Die Vereinigten Staaten entstanden 1776 mit der Unabhängigkeitserklärung der britischen Kolonien in Amerika und gewannen durch starke Industrialisierung und massive Immigration aus Europa im 19. Jahrhundert rasch an Einfluss. Die Einwanderung in die Vereinigten Staaten beeinflusste maßgeblich die Demographie und Kultur des Landes. Seit der Staatsgründung ließen sich in hoher Zahl Migranten aus religiösen, politischen oder wirtschaftlichen Motiven nieder oder wurden zwangsweise als Sklaven angesiedelt. Die ersten Einwanderer stammten aus Großbritannien und den Niederlanden, ihren Höhepunkt erreichte die Immigration 1892 bis 1924. Heute leben in den Vereinigten Staaten mehr legale Einwanderer als in jedem anderen Land der Welt.

Am Ende des 20. Jahrhunderts waren die Vereinigten Staaten nach der Überwindung des totalitären Faschismus (im 2. Weltkrieg) und Kommunismus (im Kalten Krieg), die einzige verbliebene Supermacht. Durch ihr Hegemonialstreben prägten sie das Weltgeschehen. Die Streitkräfte der Vereinigten Staaten sind das kostenintensivste und in Zahlen zweitgrößte Militär der Welt (nach der chinesischen Volksbefreiungsarmee). Sie sind global aufgestellt; die geltende Armeedoktrin sieht vor, dass die Vereinigten Staaten in der Lage sein müssen, weltweit gleichzeitig zwei regionale Kriege siegreich führen zu können.

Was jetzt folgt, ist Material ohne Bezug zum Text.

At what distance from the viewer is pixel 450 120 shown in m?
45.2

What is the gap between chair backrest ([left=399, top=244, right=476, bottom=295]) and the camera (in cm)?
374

Der Status der USA als weltweit stärkste Wirtschaftsmacht, die rund ein Fünftel des jährlichen Welteinkommens erwirtschaftet, gründet sich auf ein großes, rohstoffreiches und gut erschlossenes Staatsgebiet. Es hat mit fast 10 Millionen Quadratkilometern etwa die 25-fache Größe von Deutschland; die Fläche Deutschlands entspricht etwa der Größe des US-Bundesstaates Montana. Weitere Faktoren sind der große Binnenmarkt sowie das durch unternehmerische Initiative und freien Handel gekennzeichnete Wirtschafts- und Finanzsystem.

Der konsumistisch geprägte American Way of Life hat großen Einfluß auf die Kulturen weltweit.

Die Vereinigten Staaten sind das beliebteste Fernreiseziel der Deutschen. Dabei sind Florida, New York und der Südwesten die bevorzugten Reiseziele.

Worldfactbook Hintergrundinformationen

Die amerikanischen Kolonien Großbritanniens brachen 1776 mit dem Mutterland und wurden nach dem Vertrag von Paris 1783 als die neue Nation der Vereinigten Staaten von Amerika anerkannt. Im Laufe des 19. und 20. Jahrhunderts kamen zu den ursprünglichen 13 Staaten 37 neue hinzu, als sich die Nation über den nordamerikanischen Kontinent ausdehnte und eine Reihe von Besitzungen in Übersee erwarb. Die beiden traumatischsten Erlebnisse in der Geschichte der Nation waren der Bürgerkrieg (1861-65), in dem die Union der Nordstaaten die abtrünnige Konföderation der 11 südlichen Sklavenstaaten besiegte, und die Große Depression der 1930er Jahre, ein wirtschaftlicher Abschwung, in dem etwa ein Viertel der Arbeitskräfte ihren Arbeitsplatz verlor. Gestärkt durch die Siege im Ersten und Zweiten Weltkrieg und das Ende des Kalten Krieges 1991 sind die USA nach wie vor der mächtigste Nationalstaat der Welt. Seit dem Ende des Zweiten Weltkriegs hat die Wirtschaft ein relativ stetiges Wachstum, niedrige Arbeitslosigkeit und Inflation sowie rasche technologische Fortschritte erzielt.